[BEGIN]

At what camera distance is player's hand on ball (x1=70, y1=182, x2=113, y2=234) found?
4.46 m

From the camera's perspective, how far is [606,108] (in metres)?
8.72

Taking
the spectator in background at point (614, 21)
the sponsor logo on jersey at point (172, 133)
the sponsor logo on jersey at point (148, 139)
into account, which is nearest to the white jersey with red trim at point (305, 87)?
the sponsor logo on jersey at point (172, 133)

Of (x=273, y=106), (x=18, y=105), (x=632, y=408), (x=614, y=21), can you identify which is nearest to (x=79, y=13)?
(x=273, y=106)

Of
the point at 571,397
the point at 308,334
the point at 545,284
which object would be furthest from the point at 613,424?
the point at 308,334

[END]

_STATED TASK_
Reproduce every entry above word for word, keeping each line and its order unchanged.

_RESULT_
At what camera distance is player's hand on ball (x1=70, y1=182, x2=113, y2=234) found?
4.46 m

From the camera's perspective, how far is [606,108] (in metres)?
8.72

Taking
the spectator in background at point (614, 21)
the sponsor logo on jersey at point (172, 133)
the sponsor logo on jersey at point (148, 139)
into account, which is nearest to the white jersey with red trim at point (305, 87)?
the sponsor logo on jersey at point (172, 133)

Of (x=273, y=106), (x=18, y=105), (x=632, y=408), (x=614, y=21), can you identify which is nearest to (x=79, y=13)?
(x=273, y=106)

Of
the point at 571,397
the point at 308,334
the point at 545,284
which object would be furthest from the point at 613,424?
the point at 308,334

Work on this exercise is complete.